> [INSTRUCTIONS FOR THE TASK]
Beginning at the line containing "Рулетка Autolock Magnet", repeat each line below exactly up to and including the line containing "Map - Örebro - White Poster". Do not repeat the pictures.

**** PROVIDED RECORDS ****

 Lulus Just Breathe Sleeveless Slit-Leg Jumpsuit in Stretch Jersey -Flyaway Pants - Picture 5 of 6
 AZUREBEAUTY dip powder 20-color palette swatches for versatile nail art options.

****
**** PROVIDED RECORDS ****

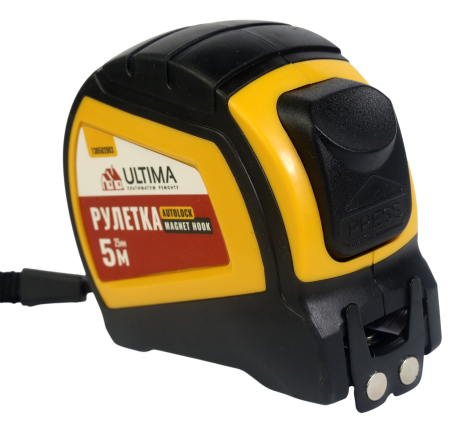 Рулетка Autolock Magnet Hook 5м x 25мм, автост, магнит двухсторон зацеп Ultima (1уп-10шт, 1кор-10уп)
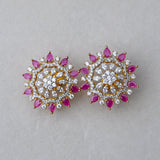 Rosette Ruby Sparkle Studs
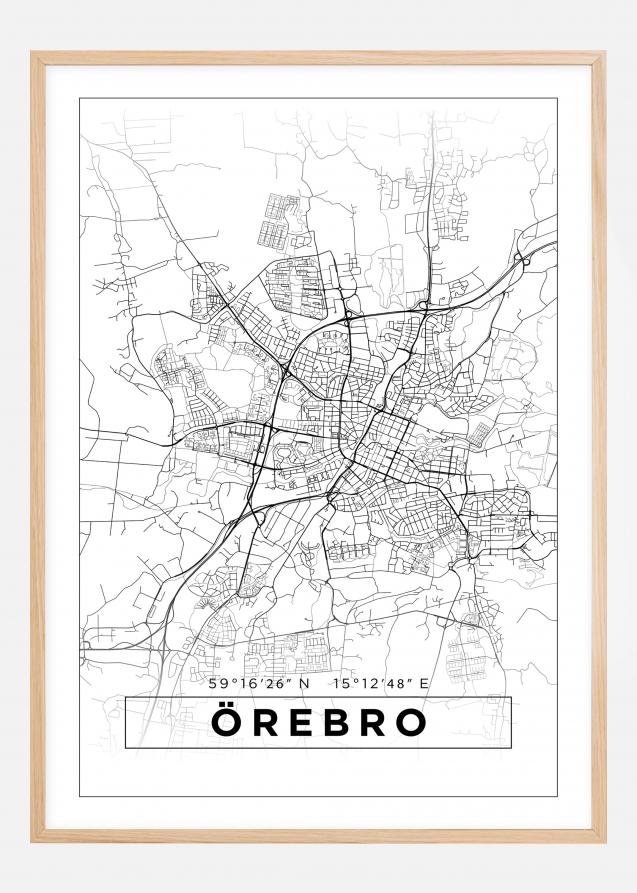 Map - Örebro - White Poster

****
**** PROVIDED RECORDS ****

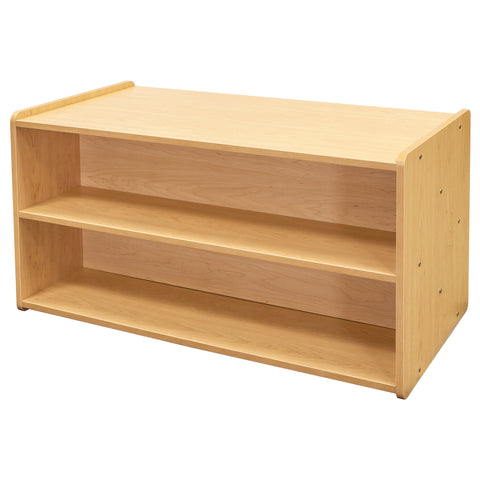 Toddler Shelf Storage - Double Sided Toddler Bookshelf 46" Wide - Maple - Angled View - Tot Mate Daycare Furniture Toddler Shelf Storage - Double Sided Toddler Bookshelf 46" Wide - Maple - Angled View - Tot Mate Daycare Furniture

****

> [EXPECTED ANSWER]
 Рулетка Autolock Magnet Hook 5м x 25мм, автост, магнит двухсторон зацеп Ultima (1уп-10шт, 1кор-10уп)
 Rosette Ruby Sparkle Studs
 Map - Örebro - White Poster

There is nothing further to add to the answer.